Many bands releasing a 10th album no doubt feel they can rest on their laurels.
After all, they've built up their fanbase, back catalogue and bank balances in the process.
But the Manic Street Preachers aren't like most bands. Almost 20 years after the release of their debut, Generation Terrorists, the intense Welsh rockers have invested as much energy - if not more so - into their latest offering.
In fact, with their trademark mix of heady tunes and raging melancholia, many critics are already hailing Postcards From A Young Man as their best yet.

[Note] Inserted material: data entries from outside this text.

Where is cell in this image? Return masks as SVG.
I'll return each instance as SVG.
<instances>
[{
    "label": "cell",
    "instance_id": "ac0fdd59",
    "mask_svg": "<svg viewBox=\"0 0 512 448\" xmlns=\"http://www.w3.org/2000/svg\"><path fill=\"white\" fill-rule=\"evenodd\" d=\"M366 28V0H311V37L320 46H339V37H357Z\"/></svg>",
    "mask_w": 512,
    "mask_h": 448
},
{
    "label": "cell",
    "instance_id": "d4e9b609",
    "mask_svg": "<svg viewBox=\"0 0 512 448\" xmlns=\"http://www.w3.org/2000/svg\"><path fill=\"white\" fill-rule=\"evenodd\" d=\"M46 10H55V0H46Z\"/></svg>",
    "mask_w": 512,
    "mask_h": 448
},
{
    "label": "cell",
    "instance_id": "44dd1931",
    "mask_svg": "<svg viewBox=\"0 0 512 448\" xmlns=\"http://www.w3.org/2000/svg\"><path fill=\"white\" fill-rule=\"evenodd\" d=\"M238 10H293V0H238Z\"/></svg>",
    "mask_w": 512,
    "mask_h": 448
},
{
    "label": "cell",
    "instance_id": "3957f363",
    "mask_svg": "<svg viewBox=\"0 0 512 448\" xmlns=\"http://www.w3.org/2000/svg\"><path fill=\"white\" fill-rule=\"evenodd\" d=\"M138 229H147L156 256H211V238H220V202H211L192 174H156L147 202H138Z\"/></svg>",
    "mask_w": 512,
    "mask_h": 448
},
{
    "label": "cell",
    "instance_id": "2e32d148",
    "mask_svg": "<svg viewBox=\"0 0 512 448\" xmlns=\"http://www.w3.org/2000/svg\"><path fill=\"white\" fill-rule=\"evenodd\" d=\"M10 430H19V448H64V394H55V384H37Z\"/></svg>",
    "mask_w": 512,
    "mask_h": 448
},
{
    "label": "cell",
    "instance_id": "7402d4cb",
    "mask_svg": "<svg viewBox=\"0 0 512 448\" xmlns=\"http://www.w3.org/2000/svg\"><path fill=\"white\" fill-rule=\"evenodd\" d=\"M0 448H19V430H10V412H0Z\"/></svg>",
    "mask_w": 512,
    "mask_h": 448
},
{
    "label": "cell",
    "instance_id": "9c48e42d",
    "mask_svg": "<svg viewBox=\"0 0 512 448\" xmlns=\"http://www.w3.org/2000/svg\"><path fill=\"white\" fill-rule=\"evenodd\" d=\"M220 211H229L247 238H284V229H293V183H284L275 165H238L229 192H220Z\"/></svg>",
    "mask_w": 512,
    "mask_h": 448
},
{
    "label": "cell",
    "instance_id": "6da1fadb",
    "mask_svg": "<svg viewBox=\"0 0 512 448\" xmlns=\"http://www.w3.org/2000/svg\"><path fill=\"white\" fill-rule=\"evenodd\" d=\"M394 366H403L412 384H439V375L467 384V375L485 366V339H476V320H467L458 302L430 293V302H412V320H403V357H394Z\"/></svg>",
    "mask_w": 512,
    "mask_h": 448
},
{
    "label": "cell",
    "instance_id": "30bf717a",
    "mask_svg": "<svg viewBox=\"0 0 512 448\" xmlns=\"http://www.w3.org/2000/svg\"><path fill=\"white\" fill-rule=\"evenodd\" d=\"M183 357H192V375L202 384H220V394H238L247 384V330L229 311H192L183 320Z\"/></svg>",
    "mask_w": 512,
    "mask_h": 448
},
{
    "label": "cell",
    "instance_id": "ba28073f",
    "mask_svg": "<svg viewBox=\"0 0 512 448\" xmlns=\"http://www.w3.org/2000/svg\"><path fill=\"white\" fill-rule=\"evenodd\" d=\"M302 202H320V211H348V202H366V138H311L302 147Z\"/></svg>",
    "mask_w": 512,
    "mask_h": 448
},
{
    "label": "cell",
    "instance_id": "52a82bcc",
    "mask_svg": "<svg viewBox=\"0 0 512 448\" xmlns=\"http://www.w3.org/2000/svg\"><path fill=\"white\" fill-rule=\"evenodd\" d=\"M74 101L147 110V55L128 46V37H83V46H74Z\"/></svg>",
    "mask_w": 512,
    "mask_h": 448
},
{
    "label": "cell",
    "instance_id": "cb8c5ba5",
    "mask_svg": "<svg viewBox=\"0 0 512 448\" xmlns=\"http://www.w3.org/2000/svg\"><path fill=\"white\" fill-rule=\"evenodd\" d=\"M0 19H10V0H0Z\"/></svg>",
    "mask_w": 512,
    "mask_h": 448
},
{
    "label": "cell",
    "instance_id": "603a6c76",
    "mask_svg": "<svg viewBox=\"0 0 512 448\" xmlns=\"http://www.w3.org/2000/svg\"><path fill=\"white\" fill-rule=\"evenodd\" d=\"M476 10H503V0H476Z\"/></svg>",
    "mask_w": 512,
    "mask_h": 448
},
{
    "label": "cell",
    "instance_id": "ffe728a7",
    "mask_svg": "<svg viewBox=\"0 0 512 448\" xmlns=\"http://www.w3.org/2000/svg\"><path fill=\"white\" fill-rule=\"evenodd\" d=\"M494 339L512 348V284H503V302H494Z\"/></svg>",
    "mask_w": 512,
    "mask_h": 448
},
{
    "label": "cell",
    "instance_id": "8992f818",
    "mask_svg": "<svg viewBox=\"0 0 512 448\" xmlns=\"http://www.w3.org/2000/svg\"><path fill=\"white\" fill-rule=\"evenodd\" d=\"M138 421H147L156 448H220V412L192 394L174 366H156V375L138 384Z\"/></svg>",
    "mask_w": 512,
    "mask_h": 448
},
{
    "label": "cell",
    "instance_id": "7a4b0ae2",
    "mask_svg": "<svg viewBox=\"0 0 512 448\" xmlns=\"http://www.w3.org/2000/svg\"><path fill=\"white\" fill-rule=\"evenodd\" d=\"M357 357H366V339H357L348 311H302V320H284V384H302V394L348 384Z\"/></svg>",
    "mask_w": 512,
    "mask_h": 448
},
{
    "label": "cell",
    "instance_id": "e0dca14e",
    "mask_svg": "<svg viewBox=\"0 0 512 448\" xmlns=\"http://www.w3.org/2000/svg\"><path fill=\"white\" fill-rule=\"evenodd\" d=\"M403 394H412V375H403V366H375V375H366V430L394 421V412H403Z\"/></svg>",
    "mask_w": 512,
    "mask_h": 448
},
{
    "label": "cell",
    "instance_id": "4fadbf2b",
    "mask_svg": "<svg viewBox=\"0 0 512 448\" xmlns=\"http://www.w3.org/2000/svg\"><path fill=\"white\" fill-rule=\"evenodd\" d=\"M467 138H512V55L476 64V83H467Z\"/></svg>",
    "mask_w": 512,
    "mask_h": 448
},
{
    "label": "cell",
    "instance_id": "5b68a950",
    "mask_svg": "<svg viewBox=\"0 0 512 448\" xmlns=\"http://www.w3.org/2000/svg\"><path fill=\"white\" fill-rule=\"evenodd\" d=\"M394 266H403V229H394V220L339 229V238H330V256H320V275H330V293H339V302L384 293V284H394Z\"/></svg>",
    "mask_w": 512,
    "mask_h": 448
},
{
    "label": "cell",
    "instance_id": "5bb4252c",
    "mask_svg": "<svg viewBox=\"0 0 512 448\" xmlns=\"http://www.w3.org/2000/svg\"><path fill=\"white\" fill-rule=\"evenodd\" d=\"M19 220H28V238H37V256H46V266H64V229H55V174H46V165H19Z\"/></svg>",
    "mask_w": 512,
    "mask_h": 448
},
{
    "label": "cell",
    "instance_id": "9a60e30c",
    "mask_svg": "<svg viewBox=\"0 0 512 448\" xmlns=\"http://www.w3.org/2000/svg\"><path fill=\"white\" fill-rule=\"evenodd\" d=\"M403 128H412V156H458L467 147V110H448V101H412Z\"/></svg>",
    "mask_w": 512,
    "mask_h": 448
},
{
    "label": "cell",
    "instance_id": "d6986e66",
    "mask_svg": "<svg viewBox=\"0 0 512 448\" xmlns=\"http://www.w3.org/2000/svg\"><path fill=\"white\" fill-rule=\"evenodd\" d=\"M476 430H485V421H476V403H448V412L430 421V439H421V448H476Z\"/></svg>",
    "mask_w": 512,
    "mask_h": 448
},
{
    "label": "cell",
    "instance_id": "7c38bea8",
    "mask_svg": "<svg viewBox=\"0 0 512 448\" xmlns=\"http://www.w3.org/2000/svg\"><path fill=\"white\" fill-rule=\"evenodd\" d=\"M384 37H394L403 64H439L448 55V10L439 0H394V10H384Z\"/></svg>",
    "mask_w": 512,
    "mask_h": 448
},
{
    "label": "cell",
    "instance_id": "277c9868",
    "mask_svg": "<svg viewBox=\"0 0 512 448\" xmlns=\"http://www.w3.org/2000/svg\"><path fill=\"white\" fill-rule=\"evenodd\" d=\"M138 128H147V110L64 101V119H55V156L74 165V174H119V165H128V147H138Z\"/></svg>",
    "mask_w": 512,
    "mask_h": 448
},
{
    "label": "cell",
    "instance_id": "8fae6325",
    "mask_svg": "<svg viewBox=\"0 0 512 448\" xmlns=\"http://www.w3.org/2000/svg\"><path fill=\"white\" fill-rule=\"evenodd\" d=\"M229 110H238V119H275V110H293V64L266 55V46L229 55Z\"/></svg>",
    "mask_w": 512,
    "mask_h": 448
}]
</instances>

"When you look at most bands, by the time they get to their 10th album, people may still come to the shows, but everyone knows that the albums have been rubbish for years," says the Manics' outspoken bassist Nicky Wire. "Or you're an artist like Patti Smith or Leonard Cohen and everyone goes to the Royal Festival Hall to see you and thinks it's marvellous. But noone listens to your new record. Well, that's not good enough for us.
"From the moment we started, we wanted the biggest number of people to hear what we had to say.We want to hear these records on the radio.
"Everyone is talking about the death of the rock business. I don't know, but if it is, then this is a last shot of mass communication."
Postcards From A Young Man comes after the acclaimed Journal For Plague Lovers, a record of steely intent and corrosive power on which every lyric was taken from the final folder of work left by former member Richey Edwards just before his disappearance in 1995.
That album in turn was a stark and startling follow-up to 2007's triumphantly resurgent Send Away The Tigers, an album that introduced the band to new countries, new audiences, new possibilities. Before those are a canon of albums, singles, shows, gestures, interviews, wisecracks, manifestos and the occasional outfit that have made the Manics the most interesting, intense and inspirational band of their generation.
On Postcards From A Young Man, they have lost none of their raging melancholia within the soaring tunes.
As frontman James Dean Bradfield says: "We've always had it. If you look at the lyric to Motorcycle Emptiness, it could be sung in some cold Teutonic way.
"But we've never been that kind of band. We want that sense of uplift somehow. We still feel there's an eloquence in screaming, that these feelings can make you feel good, they can empower you."
Wire adds: "Evelyn Waugh said you only ever write two great novels and you end up repeating them.
"There are two versions of this band maybe. There's the journal and Bible version and then there's this version.
"That over the top hysterical dignity, that flash of intelligence.
There's something glorious in celebrating what we really are. Our peers are gone. It's up to us."
The 12-track album was recorded at the band's studio in Cardiff. The title track is a hymn about the passing of time and gives a nod to Queen.
"I've sometimes had to keep quiet about my love of Queen, but this is me letting it show," admits Bradfield.
"It's wanting to let your guard down and show another side. We've never been angry in amacho way. Yes, we're from the Valleys. We love our sport and trade unionism. But we've always had another side.
"Nicky and Richey always loved their make-up and their Kylie.
"Nick used to have this pink sign in his bedroom that said 'love' and a funny, fluffy duvet. We're at our best when we're 50% dumb and 50% lofty pretension."
The track gets its name from the postcards Wire collected as a young man. He says: "I've kept all the postcards that Sean, James, Richey and my mum sent me when I was at uni.
"We were prolific communicators.
Every time you got the post there would be a bundle in there with a collage or a poster."
While Bradfield may reveal his secret passion for Queen, Wire reveals his obsession with a certain boy band which he feels comes through on the track Golden Platitudes.
"I was obsessed with the chord sequence of Back For Good by Take That. I threw the kitchen sink at it - choirs, orchestras," he says of the new song.
The Manics still believe in music's power and Bradfield says negative comments about the industry spur him on.
"It would never occur to me to comment on the economics of the art world or of publishing," he says.
"I wouldn't lecture someone who thatches roofs about their industry. And yet every news programme and business correspondent is always giving his expert opinion on the music business and how it's finished.
"It drives you to write. This faint notion that you're defending the art."